Author: Satosumi Takaguchi
Manga-ka: Yukine Honami
Rating: Older Teen (16+)
Release Date: March 2008
Synopsis: “Shuuiku Academy’s students are leaving for summer vacation, but Yuuhi-kun is stuck in the dorm. It doesn’t matter that home lies on the same backwoods country property as the school campus – his house is being remodeled, so Yuuhi’s got nowhere else to go! Likewise, Sango-san will be staying behind to keep an eye on things, leaving the two of them all alone with nothing but time on their hands. Will being away from prying eyes lead Sango to temptation?”
This volume threw me for a loop. I completely did not get the whole dream sequence until the very end of that section, so while I was reading it, while it was kind of entertaining, it was also just a bit…odd. Once I realized it was a dream, it made more sense though.

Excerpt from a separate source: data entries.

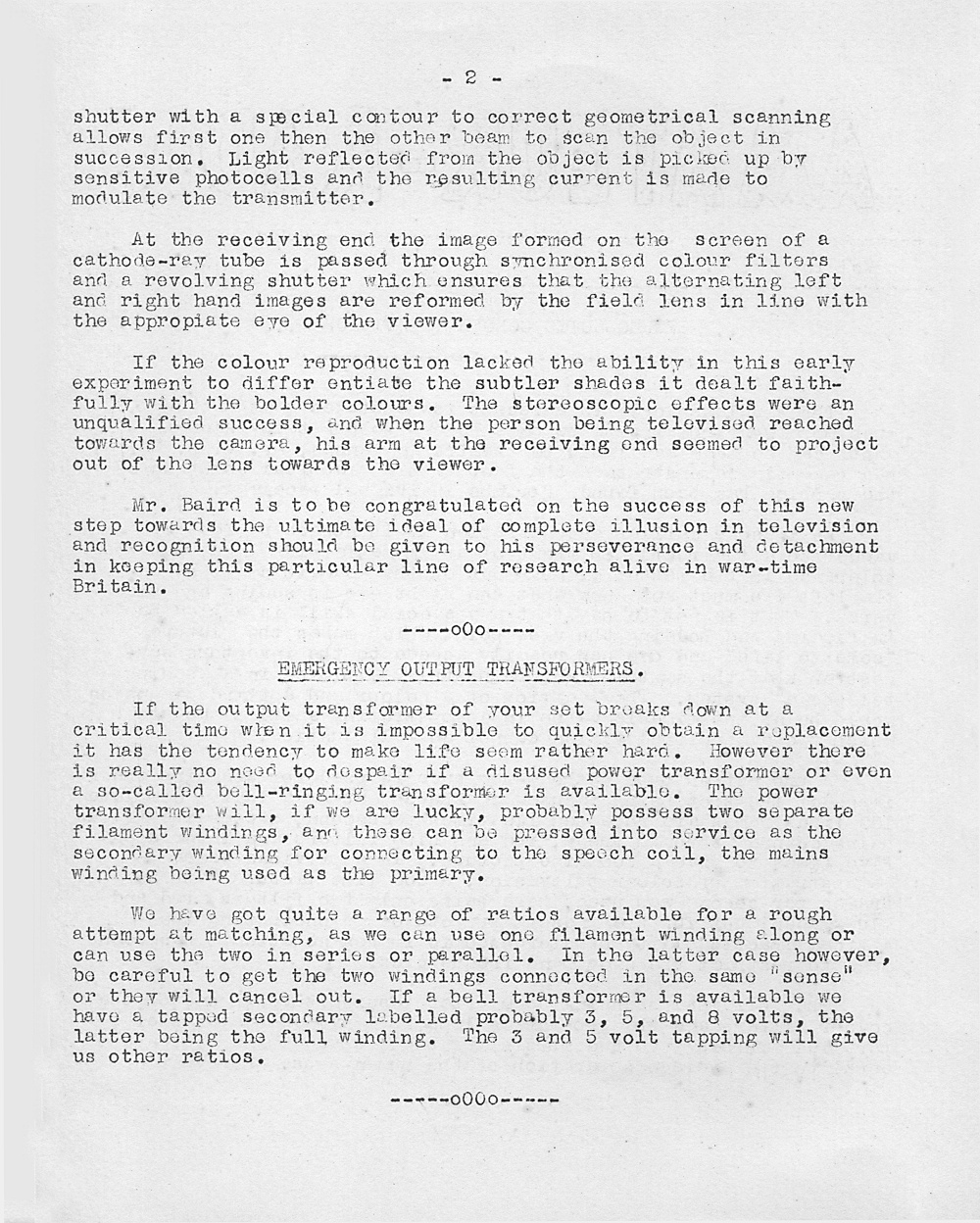 - 2 -

shutter with a special contour to correct geometrical scanning allows first one then the other beam to scan the object in succession. Light reflected from the object is picked up by sensitive photocells and the resulting current is made to modulate the transmitter.

At the receiving end the image formed on the screen of a cathode-ray tube is passed through synchronised colour filters and a revolving shutter which ensures that the alternating left and right hand images are reformed by the field lens in line with the appropiate eye of the viewer.

If the colour reproduction lacked the ability in this early experiment to differ entiate the subtler shades it dealt faithfully with the bolder colours. The stereoscopic effects were an unqualified success, and when the person being televised reached towards the camera, his arm at the receiving end seemed to project out of the lens towards the viewer.

Mr. Baird is to be congratulated on the success of this new step towards the ultimate ideal of complete illusion in television and recognition should be given to his perseverance and detachment in keeping this particular line of research alive in war-time Britain.

----oOo----

EMERGENCY OUTPUT TRANSFORMERS.

If the output transformer of your set breaks down at a critical time when it is impossible to quickly obtain a replacement it has the tendency to make life seem rather hard. However there is really no need to despair if a disused power transformer or even a so-called bell-ringing transformer is available. The power transformer will, if we are lucky, probably possess two separate filament windings, and these can be pressed into service as the secondary winding for connecting to the speech coil, the mains winding being used as the primary.

We have got quite a range of ratios available for a rough attempt at matching, as we can use one filament winding along or can use the two in series or parallel. In the latter case however, be careful to get the two windings connected in the same "sense" or they will cancel out. If a bell transformer is available we have a tapped secondary labelled probably 3, 5, and 8 volts, the latter being the full winding. The 3 and 5 volt tapping will give us other ratios.

-----oOOo-----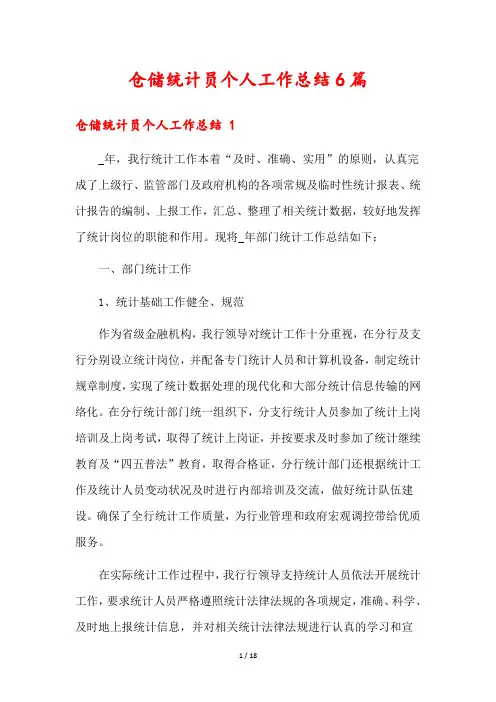 仓储统计员个人工作总结6篇

仓储统计员个人工作总结 1

_年，我行统计工作本着“及时、准确、实用”的原则，认真完成了上级行、监管部门及政府机构的各项常规及临时性统计报表、统计报告的编制、上报工作，汇总、整理了相关统计数据，较好地发挥了统计岗位的职能和作用。现将_年部门统计工作总结如下：

一、部门统计工作

1、统计基础工作健全、规范

作为省级金融机构，我行领导对统计工作十分重视，在分行及支行分别设立统计岗位，并配备专门统计人员和计算机设备，制定统计规章制度，实现了统计数据处理的现代化和大部分统计信息传输的网络化。在分行统计部门统一组织下，分支行统计人员参加了统计上岗培训及上岗考试，取得了统计上岗证，并按要求及时参加了统计继续教育及“四五普法”教育，取得合格证，分行统计部门还根据统计工作及统计人员变动状况及时进行内部培训及交流，做好统计队伍建设。确保了全行统计工作质量，为行业管理和政府宏观调控带给优质服务。

在实际统计工作过程中，我行行领导支持统计人员依法开展统计工作，要求统计人员严格遵照统计法律法规的各项规定，准确、科学、及时地上报统计信息，并对相关统计法律法规进行认真的学习和宣

1 / 18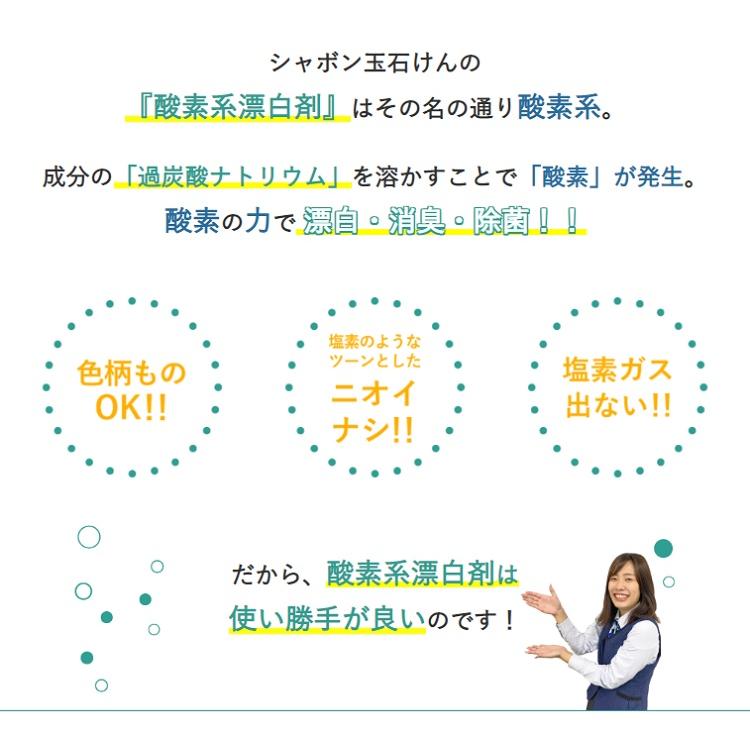 シャボン玉石けんの
『酸素系漂白剤』はその名の通り酸素系。

成分の「過炭酸ナトリウム」を溶かすことで「酸素」が発生。
酸素の力で漂白・消臭・除菌！！

色柄もの
OK!!

塩素のような
ツーンとした
ニオイ
ナシ!!

塩素ガス
出ない!!

だから、酸素系漂白剤は
使い勝手が良いのです！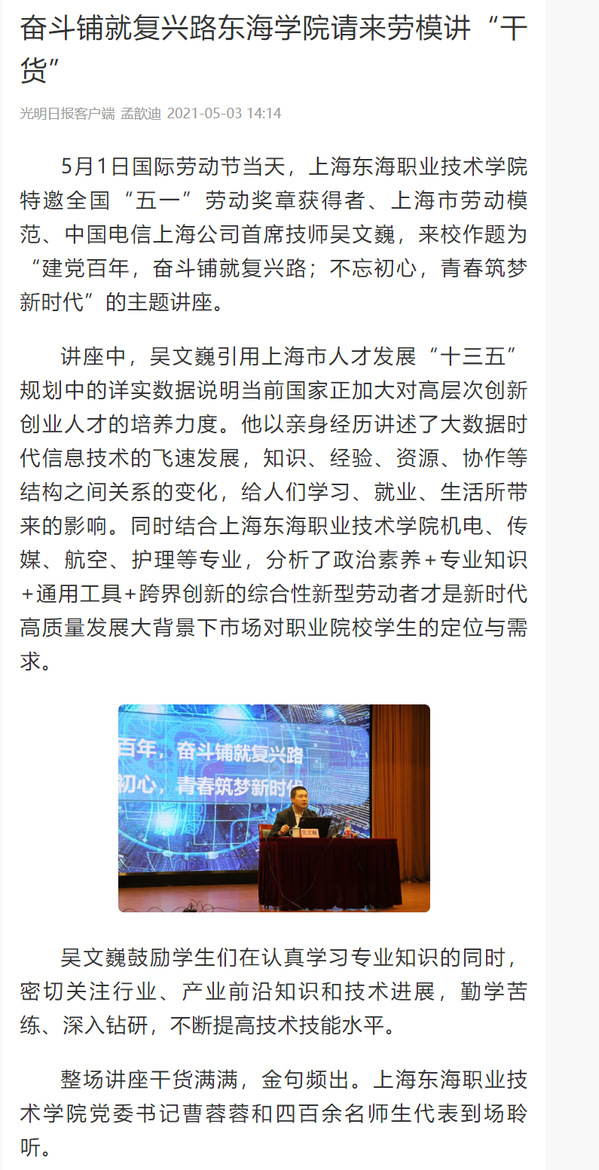 奋斗铺就复兴路东海学院请来劳模讲“干货”

光明日报客户端 孟歆迪 2021-05-03 14:14

5月1日国际劳动节当天，上海东海职业技术学院特邀全国“五一”劳动奖章获得者、上海市劳动模范、中国电信上海公司首席技师吴文巍，来校作题为“建党百年，奋斗铺就复兴路；不忘初心，青春筑梦新时代”的主题讲座。

讲座中，吴文巍引用上海市人才发展“十三五”规划中的详实数据说明当前国家正加大对高层次创新创业人才的培养力度。他以亲身经历讲述了大数据时代信息技术的飞速发展，知识、经验、资源、协作等结构之间关系的变化，给人们学习、就业、生活所带来的影响。同时结合上海东海职业技术学院机电、传媒、航空、护理等专业，分析了政治素养+专业知识+通用工具+跨界创新的综合性新型劳动者才是新时代高质量发展大背景下市场对职业院校学生的定位与需求。

百年，奋斗铺就复兴路
初心，青春筑梦新时代

吴文巍鼓励学生们在认真学习专业知识的同时，密切关注行业、产业前沿知识和技术进展，勤学苦练、深入钻研，不断提高技术技能水平。

整场讲座干货满满，金句频出。上海东海职业技术学院党委书记曹蓉蓉和四百余名师生代表到场聆听。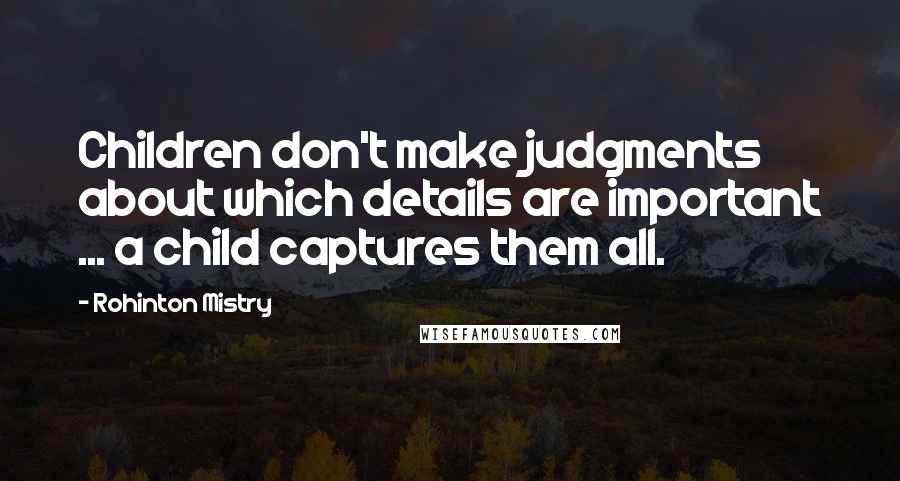 Children don't make judgments about which details are important ... a child captures them all.

- Rohinton Mistry

WISEFAMOUSQUOTES.COM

I found this volume was mostly a lot of nonsense, but still, the art work was worth looking at, and it was mildly entertaining. I wonder at the obsession with cross dressing. Is it an excuse for the more tender feelings? Or just for fun? I’m sometimes inclined to think it’s a bit of a cop out. If one boy is in drag and looks like a girl, then it’s okay. I know it’s just another trope of the genre, and all. I just wonder sometimes.
If I could have asked for one thing from this series, it would have been to see ‘Big Brother’ validate his own feelings a little more, but part of the fun of these things, I guess, is about the chase, and your left wondering if maybe the director is getting a little closer to his goal at last.
I think the manga-ka just had a great time exploring fun stuff in this volume. Her art is, as usual, clean, expressive, and very pretty to look at. Hayate is still my favourite character, though. He always looks so very intense.
This is a much shorter review than I usually put out, but really, this is a pretty light volume, content wise. The whole story, the important bits, anyway, have already been told. This felt like just a bit of a fun romp through the Happily Ever After of the boys’ lives.
As a whole, the series isn’t likely to rock anyone’s world, but it’s entertaining enough for a couple light hours of frivolous reading, and the art work is very, very well worth the cost of admission.